■ WHAT IS EXPECTED
State only the number of lines in the items below that contain the string "house".

■ EXCERPTED DATA

———

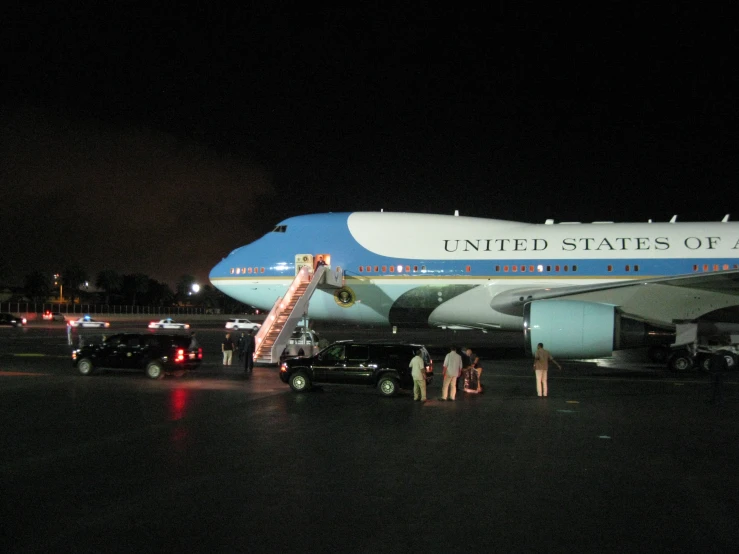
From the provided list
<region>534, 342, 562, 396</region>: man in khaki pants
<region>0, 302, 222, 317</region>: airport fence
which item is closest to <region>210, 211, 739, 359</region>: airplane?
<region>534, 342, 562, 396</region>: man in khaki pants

———

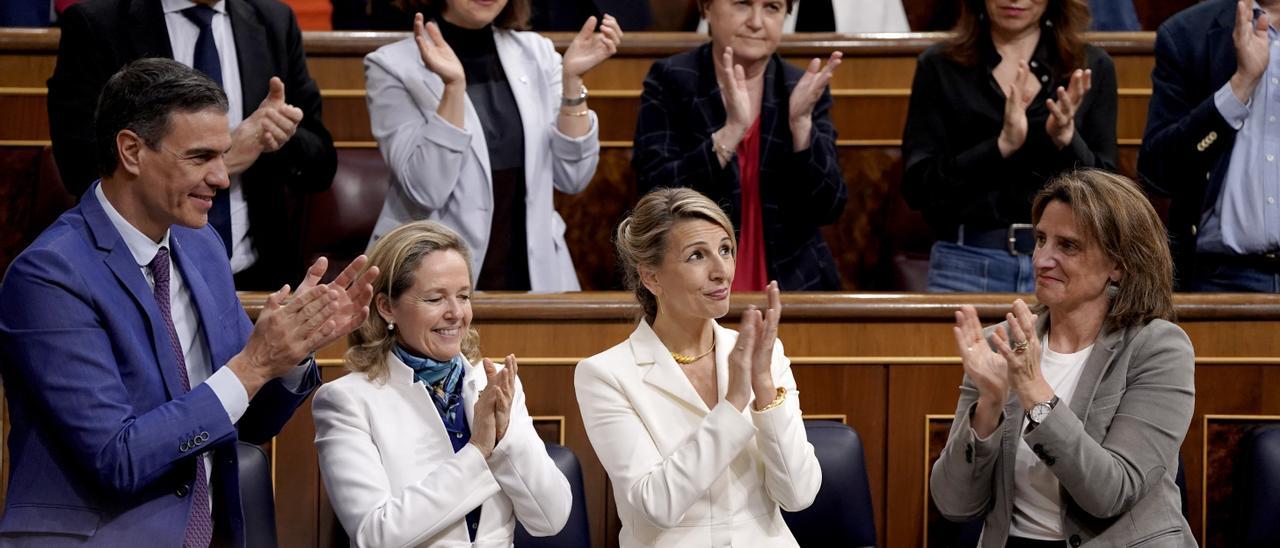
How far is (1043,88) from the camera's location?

———

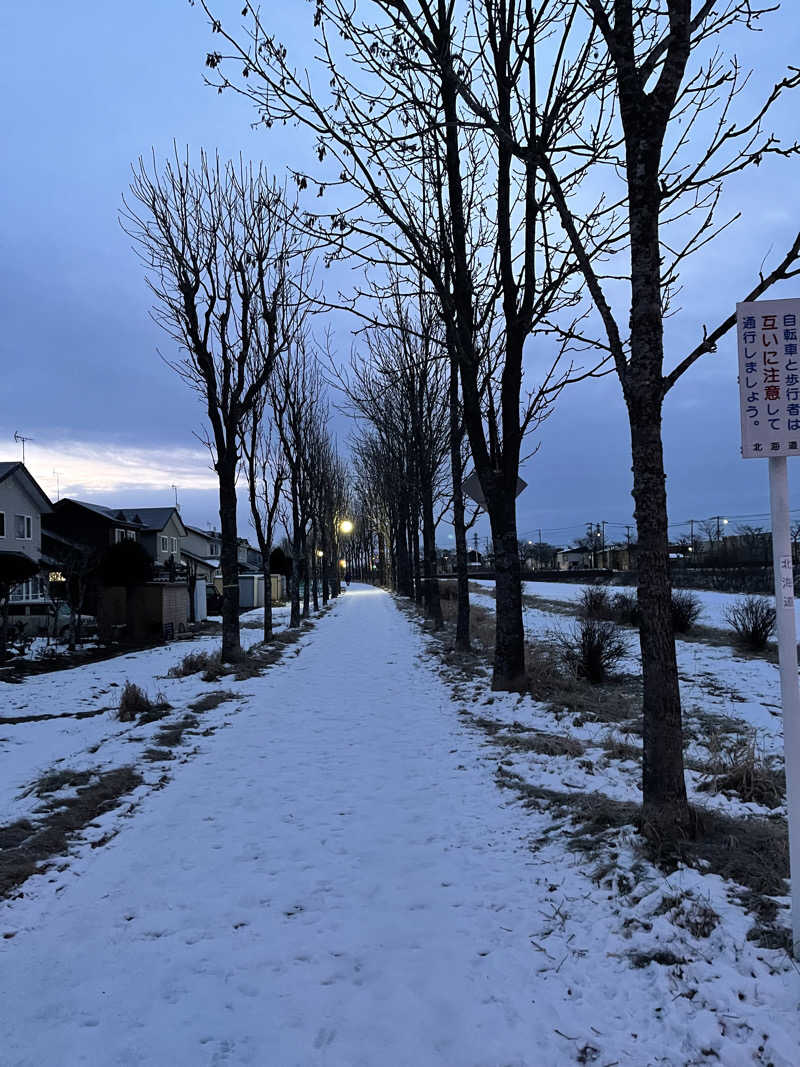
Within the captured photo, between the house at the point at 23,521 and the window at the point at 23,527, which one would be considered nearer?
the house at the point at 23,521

———

■ ANSWER TO THE TASK
2